Fig. 2GO and KEGG enrichment analysis of the DEGs between the G2 vs. CK group. A GO enrichment analysis result chart. BP: Biological process; CC: Cellular component; MF: Molecular function. B KEGG enrichment analysis result chart. The horizontal axis represents the rich factor of DEGs, and the vertical axis represents the name of the GO term or KEGG pathway. The size of the dot represents the number of DEGs, and the color of the dot represents the enrichment significance. Terms and pathways were filtered with a threshold of p-value < 0.05. Dot size denotes the number of enriched genes, while color corresponds to -log₁₀(p-value)
Metabolomic profiling of foxtail millet responses to drought stress at the booting stage
To investigate the changes in metabolites during the booting stage, a widely-targeted metabolomics approach was employed for metabolite profiling.
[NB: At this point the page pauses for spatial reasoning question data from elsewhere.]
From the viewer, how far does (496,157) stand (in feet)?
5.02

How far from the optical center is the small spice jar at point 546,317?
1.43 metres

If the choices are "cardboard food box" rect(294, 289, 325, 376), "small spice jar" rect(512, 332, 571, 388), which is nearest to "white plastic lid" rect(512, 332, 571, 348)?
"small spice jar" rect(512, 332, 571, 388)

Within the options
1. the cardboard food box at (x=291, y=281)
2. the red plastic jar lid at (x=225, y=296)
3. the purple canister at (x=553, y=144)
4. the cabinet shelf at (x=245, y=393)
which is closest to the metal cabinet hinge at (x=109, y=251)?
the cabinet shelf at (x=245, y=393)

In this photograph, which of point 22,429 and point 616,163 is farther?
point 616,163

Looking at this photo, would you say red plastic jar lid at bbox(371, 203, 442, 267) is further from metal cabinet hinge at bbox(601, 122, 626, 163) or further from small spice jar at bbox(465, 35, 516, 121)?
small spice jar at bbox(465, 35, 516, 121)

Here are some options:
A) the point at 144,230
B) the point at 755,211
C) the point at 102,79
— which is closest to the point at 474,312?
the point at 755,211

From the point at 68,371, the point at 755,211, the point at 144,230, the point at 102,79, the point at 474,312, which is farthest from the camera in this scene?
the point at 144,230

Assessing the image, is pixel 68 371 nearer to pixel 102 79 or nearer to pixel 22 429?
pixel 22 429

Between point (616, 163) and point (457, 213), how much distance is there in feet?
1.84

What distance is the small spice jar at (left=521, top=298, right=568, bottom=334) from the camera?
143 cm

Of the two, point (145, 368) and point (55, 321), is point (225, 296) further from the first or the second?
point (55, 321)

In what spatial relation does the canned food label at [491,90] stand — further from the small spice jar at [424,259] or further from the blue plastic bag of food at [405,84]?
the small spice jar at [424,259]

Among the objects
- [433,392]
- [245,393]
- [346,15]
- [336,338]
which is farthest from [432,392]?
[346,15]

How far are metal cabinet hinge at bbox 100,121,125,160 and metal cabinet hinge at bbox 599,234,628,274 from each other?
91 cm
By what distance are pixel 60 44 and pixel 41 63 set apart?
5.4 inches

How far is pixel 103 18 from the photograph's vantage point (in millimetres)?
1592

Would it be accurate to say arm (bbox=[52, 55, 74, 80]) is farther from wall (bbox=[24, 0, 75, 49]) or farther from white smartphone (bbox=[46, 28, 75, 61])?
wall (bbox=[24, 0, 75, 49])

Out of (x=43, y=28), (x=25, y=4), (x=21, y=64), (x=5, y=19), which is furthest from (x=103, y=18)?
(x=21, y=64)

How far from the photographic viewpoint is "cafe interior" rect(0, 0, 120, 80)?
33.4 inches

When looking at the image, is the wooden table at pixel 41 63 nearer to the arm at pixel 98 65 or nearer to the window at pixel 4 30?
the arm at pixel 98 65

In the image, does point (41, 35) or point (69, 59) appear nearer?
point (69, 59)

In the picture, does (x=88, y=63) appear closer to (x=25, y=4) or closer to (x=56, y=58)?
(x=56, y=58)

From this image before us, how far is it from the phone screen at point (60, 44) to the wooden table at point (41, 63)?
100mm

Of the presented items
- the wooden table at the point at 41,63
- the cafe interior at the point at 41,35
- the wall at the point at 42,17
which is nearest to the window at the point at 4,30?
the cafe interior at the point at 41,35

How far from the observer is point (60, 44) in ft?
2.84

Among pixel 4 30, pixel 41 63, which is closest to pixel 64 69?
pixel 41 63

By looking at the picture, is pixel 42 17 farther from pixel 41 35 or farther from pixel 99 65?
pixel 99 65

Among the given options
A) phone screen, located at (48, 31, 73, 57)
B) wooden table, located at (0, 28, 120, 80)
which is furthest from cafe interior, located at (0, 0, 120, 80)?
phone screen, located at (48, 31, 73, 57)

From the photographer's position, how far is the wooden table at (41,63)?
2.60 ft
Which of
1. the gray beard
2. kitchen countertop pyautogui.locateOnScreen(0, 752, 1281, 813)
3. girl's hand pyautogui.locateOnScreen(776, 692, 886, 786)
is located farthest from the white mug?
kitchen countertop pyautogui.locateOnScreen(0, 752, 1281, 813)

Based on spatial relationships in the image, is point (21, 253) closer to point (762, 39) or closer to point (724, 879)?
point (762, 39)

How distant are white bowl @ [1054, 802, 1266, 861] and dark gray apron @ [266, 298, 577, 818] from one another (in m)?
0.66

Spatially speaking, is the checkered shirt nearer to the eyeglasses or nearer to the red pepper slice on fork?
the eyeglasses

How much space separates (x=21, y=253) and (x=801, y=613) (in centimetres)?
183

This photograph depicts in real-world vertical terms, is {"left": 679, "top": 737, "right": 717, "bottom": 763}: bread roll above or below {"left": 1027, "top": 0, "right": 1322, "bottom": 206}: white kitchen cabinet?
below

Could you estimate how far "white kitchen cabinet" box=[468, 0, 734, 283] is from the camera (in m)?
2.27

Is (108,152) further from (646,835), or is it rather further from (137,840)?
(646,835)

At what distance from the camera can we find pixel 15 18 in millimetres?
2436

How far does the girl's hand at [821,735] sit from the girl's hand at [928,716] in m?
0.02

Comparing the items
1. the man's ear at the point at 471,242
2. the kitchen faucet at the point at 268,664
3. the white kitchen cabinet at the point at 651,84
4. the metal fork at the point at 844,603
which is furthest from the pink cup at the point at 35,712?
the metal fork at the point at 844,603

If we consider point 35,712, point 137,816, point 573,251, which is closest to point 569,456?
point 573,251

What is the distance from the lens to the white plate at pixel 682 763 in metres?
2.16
Orthogonal partial least squares discriminant analysis (OPLS-DA) revealed R^2^Y = 0.999 and Q^2^ > 0.97 in all comparisons, confirming the high accuracy of the model. A total of 2,837 metabolites were detected, among which 561 were DAMs, including 292 cations and 269 anions (VIP ≥ 1, p < 0.05, and |log_2_FC| ≥ 1). Among the cations, 164 DAMs were upregulated and 128 were downregulated. Among the anions, 95 DAMs were upregulated and 174 were downregulated (Fig. 3A). All 561 DAMs obtained from identification were assigned to the HMDB database, which were matched and classified into 11 HMDB super classes. Of these, which contained lipids and lipid-like molecules (136), organic oxygen compounds (86), organic acids and derivatives (76), and organic heterocyclic compounds (76) (Fig. 3B).
Fig. 3. Metabolomics data profiles. A Metabolite difference statistics chart of the G2 vs. CK group. B The classification of annotated metabolites in the G2 vs. CK group. C KEGG enrichment analysis of the DAMs between the G2 vs. CK group. The horizontal axis represents the rich factor of DAMs, and the vertical axis represents the pathway. The size of the dot represents the number of DAMs, and the color of the dot represents the enrichment significance
DAMs identified between the different groups were subjected to KEGG enrichment analysis (Fig. 3C, Supplementary table S4). The main metabolic pathways of the DAMs in the G2 and CK groups were associated with the citrate cycle (TCA cycle), pantothenate and CoA biosynthesis, and carbon fixation in photosynthetic organisms. Moreover, carbon fixation in photosynthetic organisms, glyoxylate and dicarboxylate metabolism, and phenylpropanoid biosynthesis were observed in the DAMs between metabolomic and transcriptome.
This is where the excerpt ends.